#### [Testo della pagina]

__________________________________________________

E’ ragionevole cercare Dio?

21 ottobre - dedicazione del duomo di Milano

Nelle poche note offerte la scorsa settimana abbiamo compreso che la fede è la risposta libera e personale dell’uomo a Dio che si rivela. Nella nostra risposta ogni dimensione della persona è coinvolta. Un autorevole studioso afferma che: «occorre riconoscere la quasi universalità della credenza di un Essere divino celeste, creatore dell’universo e garante della fecondità della terra».

In altre parole è possibile affermare la ragionevolezza dell’atto di fede al punto che, l’atto di fede ma, paradossalmente anche la stessa negazione di Dio, sono il segno più limpido ed evidente del fatto che la mente e il cuore di ogni uomo e di ogni donna hanno innato il desiderio dell’Assoluto o, più semplicemente, di Dio.

Nel catechismo della Chiesa cattolica, e precisamente nella stesura rivolta ai giovani, dal titolo “youcat” si afferma che «La ragione umana può riconoscere Dio con certezza».

Ma per non fermarsi ad una affermazione astratta si specifica come: «Il mondo non può avere in se stesso la propria origine e il proprio fine; in tutto ciò che esiste c’è di più di quello che si può vedere».

Precisando anche cosa è questo “di più” laddove si esplicita che: «l’ordine, la bellezza e l’evoluzione del mondo attestano qualcosa che è loro superiore e rimandano a Dio».

__________________________________________________

#### [Dati da analizzare]
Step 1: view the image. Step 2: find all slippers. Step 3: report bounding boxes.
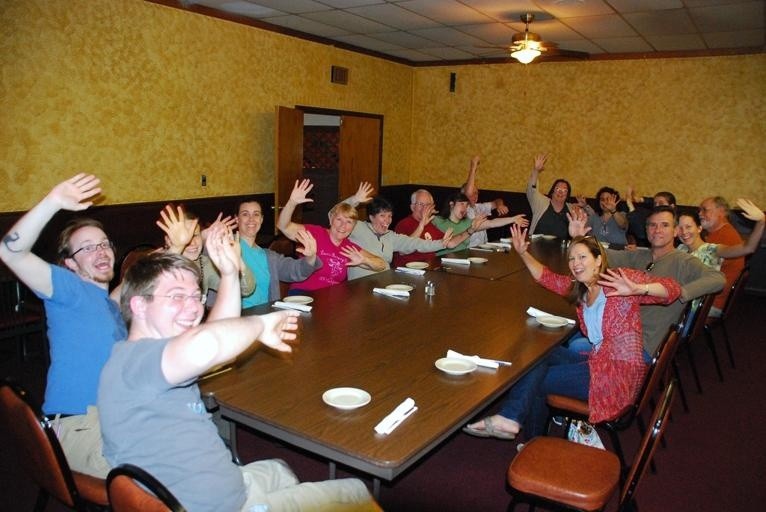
[463,417,515,441]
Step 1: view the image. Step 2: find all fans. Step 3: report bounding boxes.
[471,13,591,58]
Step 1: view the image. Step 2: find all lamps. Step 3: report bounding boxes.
[511,47,542,65]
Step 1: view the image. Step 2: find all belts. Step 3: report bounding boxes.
[46,414,72,420]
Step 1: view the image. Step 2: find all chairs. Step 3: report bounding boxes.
[2,384,112,510]
[684,267,751,371]
[501,381,677,512]
[541,326,682,479]
[103,462,192,512]
[611,300,695,422]
[655,284,724,395]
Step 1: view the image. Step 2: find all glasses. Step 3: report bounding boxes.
[72,242,112,258]
[144,291,206,306]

__________________________________________________

#### [Quesiti da svolgere]
(1) Ripeti dal testo della pagina il tratto che va da "E’ ragionevole cercare" fino a "semplicemente, di Dio.".
(2) Rispondi a queste domande in base al testo della pagina:
(a) Quale ricorrenza è indicata accanto alla data del 21 ottobre?
(b) Con quale titolo è indicata la stesura del catechismo rivolta ai giovani?
(c) Che cosa attestano l'ordine, la bellezza e l'evoluzione del mondo?
(3) Traduci in inglese questa frase del testo della pagina: "Nella nostra risposta ogni dimensione della persona è coinvolta."

#### [Risposte per compito]
(1)
E’ ragionevole cercare Dio?

21 ottobre - dedicazione del duomo di Milano

Nelle poche note offerte la scorsa settimana abbiamo compreso che la fede è la risposta libera e personale dell’uomo a Dio che si rivela. Nella nostra risposta ogni dimensione della persona è coinvolta. Un autorevole studioso afferma che: «occorre riconoscere la quasi universalità della credenza di un Essere divino celeste, creatore dell’universo e garante della fecondità della terra».

In altre parole è possibile affermare la ragionevolezza dell’atto di fede al punto che, l’atto di fede ma, paradossalmente anche la stessa negazione di Dio, sono il segno più limpido ed evidente del fatto che la mente e il cuore di ogni uomo e di ogni donna hanno innato il desiderio dell’Assoluto o, più semplicemente, di Dio.

(2)
(a) La dedicazione del duomo di Milano.
(b) "youcat".
(c) Attestano qualcosa che è loro superiore e rimandano a Dio.

(3) In our response, every dimension of the person is involved.